Ce 2 juin 2026, lors de la remise du prix Vaclav Havel, le comédien n'a pas mâché ses mots. Face à son auditoire, il a fait part de sa stupeur concernant la trajectoire politique des États-Unis. "Nous vivons le moment le plus sombre que j'aie connu sur cette planète. Qui aurait cru que l'Amérique puisse basculer comme ça ?", a-t-il déclaré lors de l'Oslo Freedom Forum. L'attaque s'est ensuite dirigée nommément contre Donald Trump, l'acteur estimant que "ce type a démantelé presque tout ce qu'il y avait de bon."

Richard Gere face à "la dictature des monstres"

Inquiet des signaux d'un glissement autoritaire, l'Américain a fermement mis en garde le public contre l'apathie citoyenne. Il a notamment évoqué sa récente visite du camp de concentration de Dachau pour rappeler les conséquences tragiques de l'indifférence.
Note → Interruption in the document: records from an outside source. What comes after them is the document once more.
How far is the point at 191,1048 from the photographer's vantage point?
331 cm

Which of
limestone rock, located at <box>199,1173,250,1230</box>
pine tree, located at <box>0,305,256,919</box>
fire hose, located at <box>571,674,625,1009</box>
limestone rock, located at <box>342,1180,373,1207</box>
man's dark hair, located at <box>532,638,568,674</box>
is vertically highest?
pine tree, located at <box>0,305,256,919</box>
Selon des propos relayés par le Malay Mail lors de ce même événement, l'artiste craint l'avènement d'une "dictature de monstres." Cette rancœur s'inscrit dans la durée, puisqu'il qualifiait déjà l'homme d'affaires de brute et de voyou lors de la cérémonie des Goya Awards en février 2025.

L'exil en Espagne : fuir un climat social "toxique"

Pour échapper à cette atmosphère pesante, la star hollywoodienne a vendu sa propriété du Connecticut fin 2024 afin de s'installer à Madrid avec son épouse Alejandra Silva. Ce départ traduit une quête d'un style de vie européen jugé plus généreux face au délitement des liens sociaux outre-Atlantique. "Elle a été très généreuse de me donner six ans à vivre dans mon monde, alors je pense qu'il est juste que je lui en donne au moins six autres à vivre dans le sien", confie-t-il à Vanity Fair España. Depuis la péninsule ibérique, il fustige l'influence grandissante des grandes fortunes, pointant du doigt le mariage obscur entre l'argent et le pouvoir ainsi que le poids d'Elon Musk dans l'administration américaine.

Un engagement humanitaire global et inépuisable

Ce discours offensif s'adosse à un activisme de longue date. Bouddhiste pratiquant et proche du dalaï-lama, il maintient son soutien au Tibet tout en s'impliquant auprès des réfugiés avec l'ONG Open Arms. La cause des sans-abris structure également son combat. Lors du tournage du film Time Out of Mind en 2014, Richard Gere avait erré incognito dans les rues de New York habillé en SDF pendant une journée entière, une expérience fondatrice pour ses prises de position actuelles. Une conviction résumée avec force lors d'une conférence de presse à Grenade en février 2025 : "Il est irresponsable et corrosif que des millionnaires soient aux commandes des États-Unis ; c'est un danger pour toute la planète."